Bust of Lincoln at the Cooper Union with the most famous words from his speech in 1860.

3: The Lincoln Depot Museum in Peekskill NY.
Though an hour from NY by train or car, this modest museum is in a former train station that Lincoln actually visited in 1861   The museum, which can be taken in in less than an hour easily, is solely devoted in Lincoln and particularly covers events in New York State.  Featuring a number of artifacts from the time, it’s a wonderful spot for Lincoln-lovers.  It’s currently open on weekends only from May to November, from 1-4.  It may not be worth a day trip from New York City by itself, but if you combine it with other sites in the Hudson Valley (Bear Mountain State Park and West Point are both nearby and the city also boasts the Peekskill Museum.).  Though car is probably the best way to visit so you can easily combine it with other area attractions, it is a 5-minute walk from the Peekskill Metro-North station which you can reach from Grand Central Terminal.

4. City Hall Park

City Hall and the surrounding Commons was still the center of much of the city’s life in 1860.  The city’s premier hotel, the Astor House, where Lincoln stayed, was across the street.  It was closed and torn down in 1913 and the Astor Building stands in its place..  Many of the best shops were nearby.  The city’s publishing industry was across the road at Printing House Square.  And the city’s Financial District was a short walk away on Wall Street.  The only building in the area still standing that Abraham Lincoln actually visited is City Hall, where he was received as President-Elect in 1861 and lay in state in 1865.  But Lincoln did much else in the area.  He bought a hat at Knox Hat store at 212 Broadway, just south.  He probably visited the offices of the New York Tribune which stood near the statue of Benjamin Franklin near 42 Park Row.  And north of the park is the Sun Building, built in 1846 as A.T. Stewart’s Marble Palace, the city’s first department store and one of several places visited by Mary Todd Lincoln on her shopping visits.

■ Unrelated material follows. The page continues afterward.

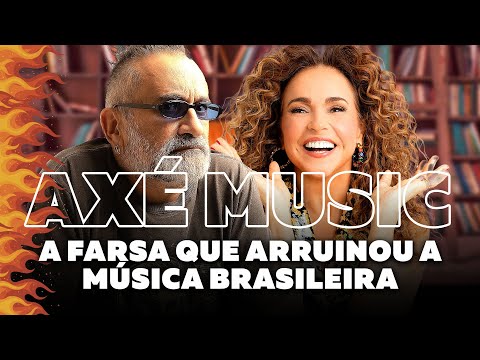 Axé Music - A Farsa Que Arruinou a Música Brasileira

Statue of Lincoln outside the Lincoln Depot Museum

Statue of New York Tribune publisher Horace Greeley in City Hall Park Statue of New York Tribune publisher Horace Greeley in City Hall Park

Other locations:
The Haughwout Building at Broome and Broadway in SoHo.  This is where Mary Todd Lincoln purchased the Lincoln China Service for the White House in 1861.  The 1857 cast iron gem was then Eder V. Haughwout’s Emporium.  It also featured the first ever passenger elevator in a commercial building.

359 Broadway in Tribeca.  This relatively non-descript 5-story structure is the only existing building that housed one of Mathew Brady’s photo studios.  Though Lincoln actually visited his studio on Bleecker and Broadway, that buliding no longer exists.  Brady was the most famous photographer of the time and photographed Lincoln on the day of the Cooper Union speech, and several times later on.  That photograph was widely distributed during the 1860 election.

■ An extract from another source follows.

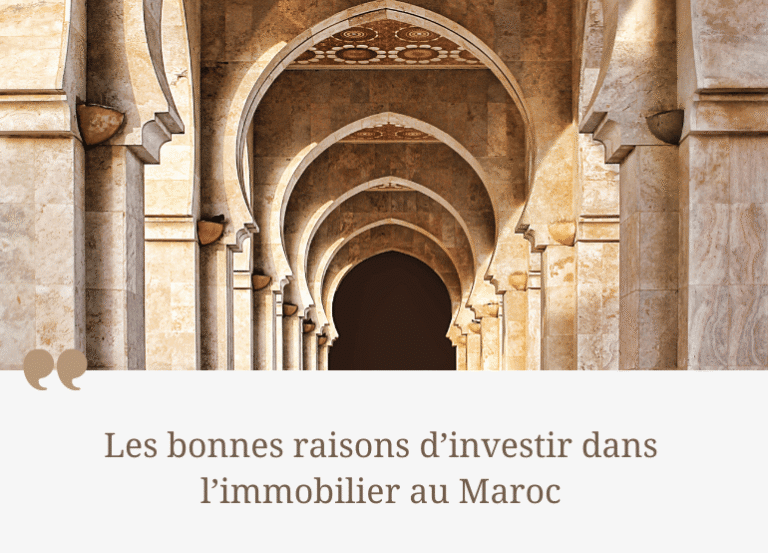 Les bonnes raisons d’investir dans l’immobilier au Maroc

The Morgan General Mail Facility on 10th Avenue in Hell’s Kitchen between 28th-30th Streets was the location of the Hudson River Railroad Depot where Lincoln arrived in 1861 as President-Elect.  He was the first passenger in the newly opened station.  A plaque on 30th Street marks the history of the location.

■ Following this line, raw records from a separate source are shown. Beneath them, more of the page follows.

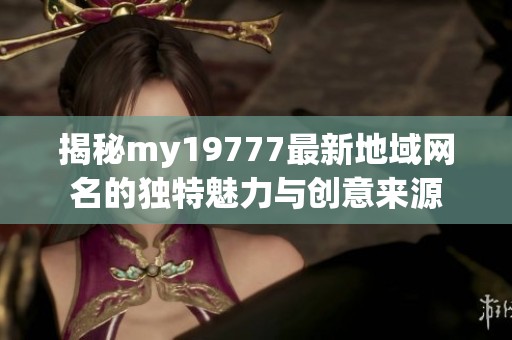 揭秘my19777最新地域網(wǎng)名的獨(dú)特魅力與創(chuàng)意來源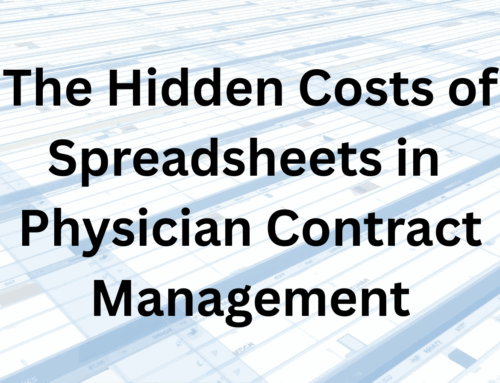 The Hidden Costs of Spreadsheets in Physician Contract Management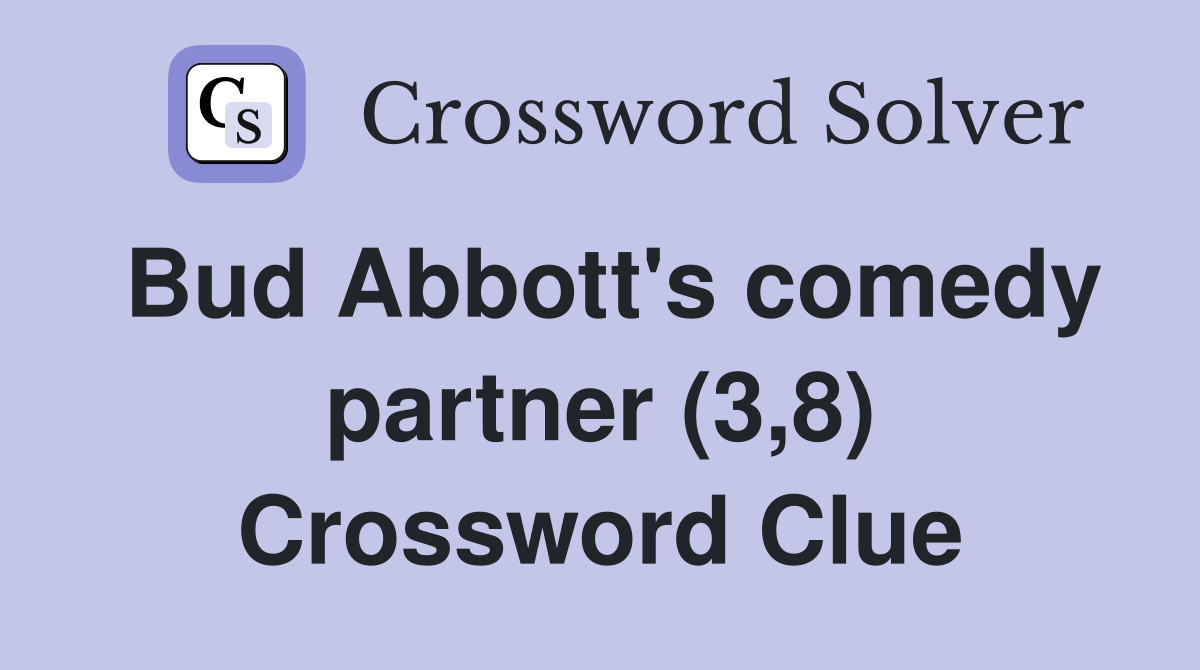 Bud Abbott's comedy partner (3,8) Crossword Clue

There are statues of Lincoln at Union Square, Prospect Park (both are by Henry Kirke Brown), the Lincoln Houses at Madison and 133rd in Harlem, and outside the New-York Historical Society.  The NYHS and other area museums also frequently feature exhibits related to Lincoln, many of which are still viewable online.  Also check the Museum of the City of New York, the Metropolitan Museum of Art, the Morgan Library, the New York Public Library, and others.

McSorley’s Old Alehouse on 7th Street just east of the Cooper Union.  Contrary to popular myth, Lincoln did not drink here.  But who cares?  It was open during Lincoln’s lifetime and is one of New York’s most celebrated olde drinking taverns and a good spot for lunch while touring New York.  Its interior is filled with New York history and they claim that Lincoln’s chair still hangs from the ceiling.